Regardless of your approach, for the default disk storage monitor, Pulse expects a whole number between 0 - 100 indicating the percentage of space being used.

Networking (network_in, network_out)

In order to retrieve the current rates of inbound and outbound network traffic, Pulse reads the two sets of values from:

/sys/class/net/eth0/statistics/rx_bytes /sys/class/net/eth0/statistics/tx_bytes

This action is performed several times to gauge the average over time.

For many VPS environments, the above commands are often appropriate, as the server will likely have a single virtual networking interface identified as 'eth0'.

However, the network interface may also be something completely different. To confirm if your server has a default interface, run the following command:

ip -4 route ls | grep default | grep -Po '(?<=dev )(\S+)'

If the command returns an identifying string e.g. 'eth0', that's what should be used. Alternatively, run the following command to retrieve the full server routing table:

ip -4 route ls

The first line should be labelled 'default', while the next line or lines may be indented. Make a note of the identifier(s) between 'dev' and 'weight'. You can then use 'cat' to verify if the identifier is correct e.g.

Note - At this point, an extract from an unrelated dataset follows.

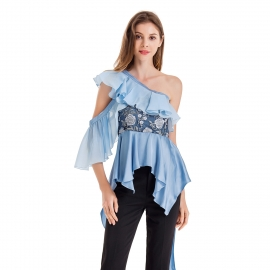 One should ruffles neckline and fake one sleeve elegant embroidery on body blue and champange top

cat /sys/class/net/identifier/statistics/rx_bytes

If the output is not zero, it is likely the correct network device. You should now replace the four 'eth0' references in the shell script with the correct identifier.

If you are unable to find the correct device, contact your system administrator or hosting company for further assistance.

For both inbound and outbound monitors, Pulse expects a whole number indicating the number of megabits per second transferred (Mbps). As a result, you will need to perform a conversion on the byte figures (divide them by 625000).